Description
J.D. Dawkins is awakened one morning by the sounds of sawing and hammering. This alarms him because he's a groundhog (or woodchuck, as he prefers to be called), and the racket he hears is the sort of racket only people can make. On top of that, it sounds perilously close to the entrance to his den.
J.D. lives in a hole at the edge of an apple orchard. During all the years that he's lived in the orchard, the house has never had a tenant. The farm itself is abandoned. It is called Darby's Folly, for some reason that J.D. does not know, and the fields, like the orchard lie fallow and untended. For a long time the only inhabitants of Darby's Folly have been J.D. and the little creatures of the woods and thickets who are his friends. To them it is an idyllic place, remote from all human activity, and therefore tranquil and safe. But now that is about to change.
Then, Mole mysteriously disappears, followed by Kayo the raccoon and Deacon Jones the opossum. When J.D. learns his friends have been trapped by a hunter, he becomes determined to rescue them. He sets out on an adventure that proves to be even more challenging and perilous than he ever imagined it could be.
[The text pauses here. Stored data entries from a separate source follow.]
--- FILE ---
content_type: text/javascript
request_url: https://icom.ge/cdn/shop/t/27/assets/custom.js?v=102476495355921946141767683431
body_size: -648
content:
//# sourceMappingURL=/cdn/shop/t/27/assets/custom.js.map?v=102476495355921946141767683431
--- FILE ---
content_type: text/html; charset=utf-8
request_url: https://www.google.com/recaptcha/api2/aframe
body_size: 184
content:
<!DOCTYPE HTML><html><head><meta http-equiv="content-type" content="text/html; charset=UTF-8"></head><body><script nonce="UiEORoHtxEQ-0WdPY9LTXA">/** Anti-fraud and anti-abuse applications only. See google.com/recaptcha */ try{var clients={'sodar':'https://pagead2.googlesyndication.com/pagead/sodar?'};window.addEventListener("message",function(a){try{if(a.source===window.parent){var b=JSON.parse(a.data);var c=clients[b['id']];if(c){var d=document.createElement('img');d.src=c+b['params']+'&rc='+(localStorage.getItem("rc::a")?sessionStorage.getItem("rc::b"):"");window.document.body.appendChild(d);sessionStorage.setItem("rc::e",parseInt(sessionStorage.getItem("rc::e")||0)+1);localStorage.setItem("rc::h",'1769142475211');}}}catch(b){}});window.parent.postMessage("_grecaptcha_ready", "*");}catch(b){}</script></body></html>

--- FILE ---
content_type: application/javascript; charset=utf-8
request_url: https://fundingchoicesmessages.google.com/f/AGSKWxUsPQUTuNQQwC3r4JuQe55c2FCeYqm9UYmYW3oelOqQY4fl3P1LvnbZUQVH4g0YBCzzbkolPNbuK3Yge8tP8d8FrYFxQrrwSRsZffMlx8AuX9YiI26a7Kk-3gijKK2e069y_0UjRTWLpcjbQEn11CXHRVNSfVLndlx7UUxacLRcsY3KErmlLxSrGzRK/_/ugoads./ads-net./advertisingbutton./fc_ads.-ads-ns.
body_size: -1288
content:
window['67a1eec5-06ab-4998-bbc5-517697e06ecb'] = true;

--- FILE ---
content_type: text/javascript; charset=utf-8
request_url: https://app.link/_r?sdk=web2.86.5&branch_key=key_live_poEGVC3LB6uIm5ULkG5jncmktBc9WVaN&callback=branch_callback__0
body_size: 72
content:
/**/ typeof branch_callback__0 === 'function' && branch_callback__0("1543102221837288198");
Will J.D. and his friends survive? What will become of J.D.'s home once the new tenants move into the farmhouse? And why is the farm known as “Darby's Folly,” anyway? These questions and more are answered in this whimsical story that will be cherished by children and adults alike.
About the author:
William L. Heath was born in 1924, in Lake Village, Arkansas, and grew up in Scottsboro, Alabama. In 1942 he entered the University of Virginia, but his attendance there was interrupted when he enlisted in the Army Air Corps, in which he served for three years as an aerial radio operator during WWII. He served overseas for seventeen months in the CBI theatre, flying the Hump, for which he was awarded the Distinguished Flying Cross.
Mr. Heath returned to the University of Virginia after his discharge and completed a B.A. degree in English Literature. During his senior year there, he published several short stories in the school magazine, won the Virginia Spectator Literary Award, and sold his first story to Collier's. He went on to publish three dozen short stories, which were published in Argosy, Esquire, Collier's, Cosmopolitan, and other publications of smaller circulation.
His first novel, Violent Saturday, was published in 1955. Later that same year 20th Century Fox made a movie based on the novel with an all-star cast including Victor Mature, Richard Egan, Stephen McNally, Lee Marvin and Ernest Borgnine.
Mr. Heath's second novel, Ill Wind, received literary acclaim and established him as a writer with exceptional talents. He followed Ill Wind with six more novels over the course of his career.
Mr. Heath lived in Scottsboro, Alabama, with his wife of more than 30 years, Mary Ann Heath. After her death he moved to Guntersville, Alabama, where he lived until his death in 2007.